Article 9 governs notice and priority, not economic substance. Courts and bankruptcy tribunals look to the actual rights and obligations of the parties, not the existence of a filing.
For that reason, UCC filings are routinely used in non-debt and contingent commercial arrangements, including sales of receivables and payment intangibles, factoring transactions, royalty and revenue participations, earn-out and contingent purchase price structures, and structured settlement payment rights.
Litigation funding fits squarely within this category. The filing protects priority in a contingent asset. It does not transform the transaction into a loan.
Cost and Process Are Not Barriers
UCC filings are inexpensive and ministerial. Filing fees are nominal, filings are completed online in minutes, and Article 9 does not require a financing statement to be prepared or submitted by an attorney.
Where consumer funders historically have not filed, the explanation lies in legacy practice and perceived optics rather than cost or operational burden.
Filing Location: Consumer and Commercial Distinction
In consumer litigation funding, perfection is typically achieved through a single UCC filing in the state where the funded individual is domiciled. The filing follows the debtor, not the lawsuit, defendant, or forum. If the funded party later changes domicile, Article 9 provides a grace period to maintain continuous perfection.
In commercial litigation funding, filing analysis may require additional attention. For entity debtors, filing is generally made in the state of formation, but additional filings or perfection steps may be appropriate depending on debtor structure, collateral type, deposit accounts, or cross-border considerations. While commercial transactions may require more analysis, perfection remains routine and manageable.

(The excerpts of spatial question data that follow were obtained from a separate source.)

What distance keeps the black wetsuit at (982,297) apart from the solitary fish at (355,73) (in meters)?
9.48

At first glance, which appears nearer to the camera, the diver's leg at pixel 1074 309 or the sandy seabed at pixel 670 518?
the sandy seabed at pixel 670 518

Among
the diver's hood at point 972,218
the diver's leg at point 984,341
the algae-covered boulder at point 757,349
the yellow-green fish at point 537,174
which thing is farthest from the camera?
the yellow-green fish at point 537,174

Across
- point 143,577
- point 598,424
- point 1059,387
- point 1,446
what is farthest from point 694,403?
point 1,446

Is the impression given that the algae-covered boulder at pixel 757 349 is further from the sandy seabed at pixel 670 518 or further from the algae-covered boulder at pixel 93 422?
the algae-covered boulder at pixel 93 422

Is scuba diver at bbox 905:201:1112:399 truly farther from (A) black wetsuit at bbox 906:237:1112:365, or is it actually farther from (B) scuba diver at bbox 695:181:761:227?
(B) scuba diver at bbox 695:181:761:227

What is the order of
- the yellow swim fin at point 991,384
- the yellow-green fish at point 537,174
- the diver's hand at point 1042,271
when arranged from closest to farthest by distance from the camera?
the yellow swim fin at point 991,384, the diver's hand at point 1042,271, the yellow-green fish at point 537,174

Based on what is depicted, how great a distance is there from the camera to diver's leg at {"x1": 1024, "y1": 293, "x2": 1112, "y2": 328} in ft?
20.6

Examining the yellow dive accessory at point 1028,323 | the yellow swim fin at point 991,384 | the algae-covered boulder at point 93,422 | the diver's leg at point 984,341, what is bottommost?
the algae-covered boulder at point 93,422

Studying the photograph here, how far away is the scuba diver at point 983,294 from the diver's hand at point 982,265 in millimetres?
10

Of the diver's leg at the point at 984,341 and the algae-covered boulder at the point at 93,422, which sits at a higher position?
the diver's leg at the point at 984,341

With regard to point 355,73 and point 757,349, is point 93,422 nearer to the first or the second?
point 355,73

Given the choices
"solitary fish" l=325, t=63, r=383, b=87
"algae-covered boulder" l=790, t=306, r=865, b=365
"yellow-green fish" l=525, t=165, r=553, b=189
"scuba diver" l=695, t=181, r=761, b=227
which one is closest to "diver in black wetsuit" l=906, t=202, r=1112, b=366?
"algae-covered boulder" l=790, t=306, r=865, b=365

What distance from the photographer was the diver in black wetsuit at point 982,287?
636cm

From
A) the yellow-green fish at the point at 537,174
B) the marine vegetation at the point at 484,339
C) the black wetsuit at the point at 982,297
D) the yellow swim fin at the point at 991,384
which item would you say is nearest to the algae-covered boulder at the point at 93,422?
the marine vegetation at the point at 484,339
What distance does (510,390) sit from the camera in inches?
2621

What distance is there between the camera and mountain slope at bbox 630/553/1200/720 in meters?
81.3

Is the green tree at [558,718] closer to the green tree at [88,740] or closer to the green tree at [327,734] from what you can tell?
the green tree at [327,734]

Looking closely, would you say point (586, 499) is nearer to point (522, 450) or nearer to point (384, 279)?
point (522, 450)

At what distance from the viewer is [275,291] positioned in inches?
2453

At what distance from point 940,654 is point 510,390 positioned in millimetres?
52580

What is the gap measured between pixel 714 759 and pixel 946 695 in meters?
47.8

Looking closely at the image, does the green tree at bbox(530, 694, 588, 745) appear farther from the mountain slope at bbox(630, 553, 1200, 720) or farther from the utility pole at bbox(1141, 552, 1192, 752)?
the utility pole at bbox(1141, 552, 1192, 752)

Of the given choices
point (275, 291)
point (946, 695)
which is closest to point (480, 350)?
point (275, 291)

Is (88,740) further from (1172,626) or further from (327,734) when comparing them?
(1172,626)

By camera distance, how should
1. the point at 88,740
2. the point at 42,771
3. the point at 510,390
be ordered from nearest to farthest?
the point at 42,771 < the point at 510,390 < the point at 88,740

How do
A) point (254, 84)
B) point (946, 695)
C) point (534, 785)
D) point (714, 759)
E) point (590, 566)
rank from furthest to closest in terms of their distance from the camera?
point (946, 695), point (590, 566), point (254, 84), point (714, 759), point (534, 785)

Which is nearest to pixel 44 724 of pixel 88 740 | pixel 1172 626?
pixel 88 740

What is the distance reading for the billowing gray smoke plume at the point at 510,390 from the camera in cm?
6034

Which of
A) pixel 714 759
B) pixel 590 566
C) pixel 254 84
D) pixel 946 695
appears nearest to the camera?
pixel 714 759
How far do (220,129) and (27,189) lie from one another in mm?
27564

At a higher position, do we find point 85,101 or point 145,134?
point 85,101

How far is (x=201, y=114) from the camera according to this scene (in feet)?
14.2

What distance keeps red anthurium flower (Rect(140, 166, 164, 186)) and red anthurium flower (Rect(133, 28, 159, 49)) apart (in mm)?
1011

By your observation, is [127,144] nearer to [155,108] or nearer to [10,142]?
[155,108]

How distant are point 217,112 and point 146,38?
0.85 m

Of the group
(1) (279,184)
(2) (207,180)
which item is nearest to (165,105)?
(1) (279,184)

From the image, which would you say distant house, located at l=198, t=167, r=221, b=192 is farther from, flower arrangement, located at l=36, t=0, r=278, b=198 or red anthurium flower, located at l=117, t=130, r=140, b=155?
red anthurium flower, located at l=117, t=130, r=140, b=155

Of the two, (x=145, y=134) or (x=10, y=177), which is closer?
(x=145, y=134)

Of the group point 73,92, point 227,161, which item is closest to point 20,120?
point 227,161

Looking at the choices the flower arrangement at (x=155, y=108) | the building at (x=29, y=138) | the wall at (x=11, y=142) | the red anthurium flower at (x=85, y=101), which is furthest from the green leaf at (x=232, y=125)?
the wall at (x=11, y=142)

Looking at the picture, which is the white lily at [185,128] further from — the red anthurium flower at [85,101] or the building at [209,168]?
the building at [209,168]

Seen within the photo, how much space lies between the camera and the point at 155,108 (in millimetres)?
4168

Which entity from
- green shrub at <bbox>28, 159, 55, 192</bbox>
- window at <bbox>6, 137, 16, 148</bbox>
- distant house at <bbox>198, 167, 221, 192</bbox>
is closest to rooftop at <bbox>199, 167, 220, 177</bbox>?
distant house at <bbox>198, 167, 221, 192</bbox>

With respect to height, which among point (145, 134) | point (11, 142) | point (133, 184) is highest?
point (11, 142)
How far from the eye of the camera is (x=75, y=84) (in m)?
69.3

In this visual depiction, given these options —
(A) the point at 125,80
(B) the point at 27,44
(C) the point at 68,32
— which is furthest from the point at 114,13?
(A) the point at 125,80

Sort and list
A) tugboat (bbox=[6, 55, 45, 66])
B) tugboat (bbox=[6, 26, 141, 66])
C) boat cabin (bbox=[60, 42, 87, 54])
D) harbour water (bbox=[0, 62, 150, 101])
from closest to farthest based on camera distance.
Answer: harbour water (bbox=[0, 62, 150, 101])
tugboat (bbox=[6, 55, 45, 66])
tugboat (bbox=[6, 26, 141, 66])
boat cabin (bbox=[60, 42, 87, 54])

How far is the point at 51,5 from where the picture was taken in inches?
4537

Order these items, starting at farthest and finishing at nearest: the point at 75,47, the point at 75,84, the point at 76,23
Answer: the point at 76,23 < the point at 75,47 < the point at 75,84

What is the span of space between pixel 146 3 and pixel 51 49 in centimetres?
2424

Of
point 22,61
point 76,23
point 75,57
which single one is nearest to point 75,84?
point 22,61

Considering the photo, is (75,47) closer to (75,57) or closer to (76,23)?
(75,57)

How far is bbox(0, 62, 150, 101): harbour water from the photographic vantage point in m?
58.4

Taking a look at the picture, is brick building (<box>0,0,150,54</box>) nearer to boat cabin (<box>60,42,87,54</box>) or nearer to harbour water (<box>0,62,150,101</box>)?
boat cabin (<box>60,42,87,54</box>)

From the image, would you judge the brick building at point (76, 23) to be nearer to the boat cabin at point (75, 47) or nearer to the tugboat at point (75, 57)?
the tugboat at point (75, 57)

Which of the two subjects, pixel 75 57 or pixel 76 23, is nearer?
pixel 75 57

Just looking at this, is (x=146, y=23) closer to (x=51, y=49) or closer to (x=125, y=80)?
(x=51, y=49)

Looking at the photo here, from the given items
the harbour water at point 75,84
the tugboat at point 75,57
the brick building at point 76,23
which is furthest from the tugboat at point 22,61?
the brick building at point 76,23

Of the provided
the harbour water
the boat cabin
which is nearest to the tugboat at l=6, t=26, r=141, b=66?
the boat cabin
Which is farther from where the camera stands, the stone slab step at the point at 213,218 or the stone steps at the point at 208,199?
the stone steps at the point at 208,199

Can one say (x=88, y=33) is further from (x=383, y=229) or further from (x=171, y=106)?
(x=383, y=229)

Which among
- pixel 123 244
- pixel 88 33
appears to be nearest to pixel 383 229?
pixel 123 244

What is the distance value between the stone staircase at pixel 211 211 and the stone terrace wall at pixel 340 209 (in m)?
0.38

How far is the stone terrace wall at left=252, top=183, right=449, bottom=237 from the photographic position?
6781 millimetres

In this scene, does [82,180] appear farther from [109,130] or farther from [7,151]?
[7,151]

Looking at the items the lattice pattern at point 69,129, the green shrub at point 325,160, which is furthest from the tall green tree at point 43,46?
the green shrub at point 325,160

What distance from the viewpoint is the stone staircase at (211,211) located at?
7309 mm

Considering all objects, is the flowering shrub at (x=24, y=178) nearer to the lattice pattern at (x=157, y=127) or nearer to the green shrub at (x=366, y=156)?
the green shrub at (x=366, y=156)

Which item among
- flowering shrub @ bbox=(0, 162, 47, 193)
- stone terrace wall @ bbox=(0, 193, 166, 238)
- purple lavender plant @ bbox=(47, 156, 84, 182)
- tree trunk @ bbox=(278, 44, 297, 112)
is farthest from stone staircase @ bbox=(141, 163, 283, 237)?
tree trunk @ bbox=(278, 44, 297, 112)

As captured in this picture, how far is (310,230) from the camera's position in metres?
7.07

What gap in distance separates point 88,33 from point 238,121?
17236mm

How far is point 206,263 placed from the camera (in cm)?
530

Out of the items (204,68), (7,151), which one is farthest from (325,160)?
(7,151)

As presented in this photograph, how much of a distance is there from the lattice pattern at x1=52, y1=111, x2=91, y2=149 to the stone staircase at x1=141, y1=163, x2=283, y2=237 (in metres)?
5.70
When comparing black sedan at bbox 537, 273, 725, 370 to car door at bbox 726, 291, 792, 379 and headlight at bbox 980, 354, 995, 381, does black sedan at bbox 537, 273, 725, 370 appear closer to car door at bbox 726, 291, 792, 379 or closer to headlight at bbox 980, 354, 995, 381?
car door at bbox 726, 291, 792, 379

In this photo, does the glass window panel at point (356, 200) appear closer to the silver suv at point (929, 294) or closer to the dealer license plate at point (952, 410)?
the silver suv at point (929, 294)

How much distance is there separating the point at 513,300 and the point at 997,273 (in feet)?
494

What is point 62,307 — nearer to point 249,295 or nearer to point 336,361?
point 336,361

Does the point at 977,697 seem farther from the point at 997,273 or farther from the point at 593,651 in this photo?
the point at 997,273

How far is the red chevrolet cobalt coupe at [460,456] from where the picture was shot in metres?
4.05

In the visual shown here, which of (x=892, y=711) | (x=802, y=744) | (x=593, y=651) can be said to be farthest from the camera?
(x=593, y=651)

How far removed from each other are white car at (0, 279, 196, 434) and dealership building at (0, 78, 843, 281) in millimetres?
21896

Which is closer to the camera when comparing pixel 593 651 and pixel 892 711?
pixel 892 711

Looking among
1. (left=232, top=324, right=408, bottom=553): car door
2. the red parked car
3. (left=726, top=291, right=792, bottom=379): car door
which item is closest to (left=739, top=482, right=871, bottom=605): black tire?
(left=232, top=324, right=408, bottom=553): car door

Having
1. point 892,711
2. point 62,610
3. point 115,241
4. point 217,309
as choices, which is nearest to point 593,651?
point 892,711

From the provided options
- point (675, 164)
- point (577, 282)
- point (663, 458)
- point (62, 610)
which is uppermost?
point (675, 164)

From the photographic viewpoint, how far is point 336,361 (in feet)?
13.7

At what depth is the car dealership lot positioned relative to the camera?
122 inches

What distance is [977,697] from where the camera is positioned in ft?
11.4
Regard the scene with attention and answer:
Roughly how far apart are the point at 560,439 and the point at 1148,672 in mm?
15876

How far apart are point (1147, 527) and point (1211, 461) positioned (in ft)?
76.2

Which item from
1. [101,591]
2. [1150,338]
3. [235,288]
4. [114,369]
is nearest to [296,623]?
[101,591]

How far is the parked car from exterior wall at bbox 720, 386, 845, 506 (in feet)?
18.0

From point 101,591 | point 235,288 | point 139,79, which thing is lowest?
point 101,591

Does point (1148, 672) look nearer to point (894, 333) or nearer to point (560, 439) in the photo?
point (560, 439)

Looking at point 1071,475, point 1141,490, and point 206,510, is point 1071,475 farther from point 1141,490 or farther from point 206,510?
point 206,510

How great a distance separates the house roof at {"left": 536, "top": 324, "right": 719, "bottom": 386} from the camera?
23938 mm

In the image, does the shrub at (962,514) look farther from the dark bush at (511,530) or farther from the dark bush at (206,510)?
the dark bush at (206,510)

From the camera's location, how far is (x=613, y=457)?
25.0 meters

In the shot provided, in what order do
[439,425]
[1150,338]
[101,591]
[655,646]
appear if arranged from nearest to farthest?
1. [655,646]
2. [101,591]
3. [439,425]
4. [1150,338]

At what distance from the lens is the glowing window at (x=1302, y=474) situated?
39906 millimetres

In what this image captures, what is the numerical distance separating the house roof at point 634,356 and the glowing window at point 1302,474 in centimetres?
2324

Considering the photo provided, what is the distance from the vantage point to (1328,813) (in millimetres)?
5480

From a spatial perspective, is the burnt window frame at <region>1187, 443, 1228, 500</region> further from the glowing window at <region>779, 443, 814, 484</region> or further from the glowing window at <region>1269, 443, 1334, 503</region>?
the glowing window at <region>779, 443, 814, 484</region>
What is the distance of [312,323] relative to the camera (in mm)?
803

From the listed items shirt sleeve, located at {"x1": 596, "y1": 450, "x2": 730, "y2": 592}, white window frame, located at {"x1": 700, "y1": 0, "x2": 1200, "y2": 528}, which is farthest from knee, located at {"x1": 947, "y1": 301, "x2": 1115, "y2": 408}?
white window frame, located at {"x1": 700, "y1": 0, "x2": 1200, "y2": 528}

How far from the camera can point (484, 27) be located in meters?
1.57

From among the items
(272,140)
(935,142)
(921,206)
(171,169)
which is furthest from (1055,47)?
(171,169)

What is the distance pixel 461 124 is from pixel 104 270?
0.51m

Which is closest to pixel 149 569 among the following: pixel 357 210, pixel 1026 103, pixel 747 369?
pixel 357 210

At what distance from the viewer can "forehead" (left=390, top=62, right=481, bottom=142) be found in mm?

In both contexts, the effort required to perfect is modest relative to the downside risk of remaining unsecured.
Model Consumer Funding Clause
The following reflects market-standard consumer funding language and may be adapted to transaction-specific needs:
UCC Filing and Security Interest
To protect its interest in the proceeds of the funded claim, the funder may file a Uniform Commercial Code financing statement in the state where the funded party is domiciled. This filing is for notice and priority purposes only. It does not create a loan, does not impose personal liability, and does not require repayment unless there is a recovery. The filing does not give the funder any right to control the litigation or settlement decisions, all of which remain with the funded party and counsel.
Transaction-specific considerations, including repeat advances or changes in domicile, may warrant tailored treatment.
Closing Perspective
It is worth noting that this article focuses exclusively on transactions in the United States. Foreign jurisdictions have their own rules and regulations regarding perfection and priority for security interests. UCC filings are not a signal of mistrust, control, or debt financing. They are routine infrastructure in a maturing litigation funding market. Properly structured, they protect funders, impose no meaningful burden on funded parties, and ensure that agreed economics hold in circumstances the parties cannot control.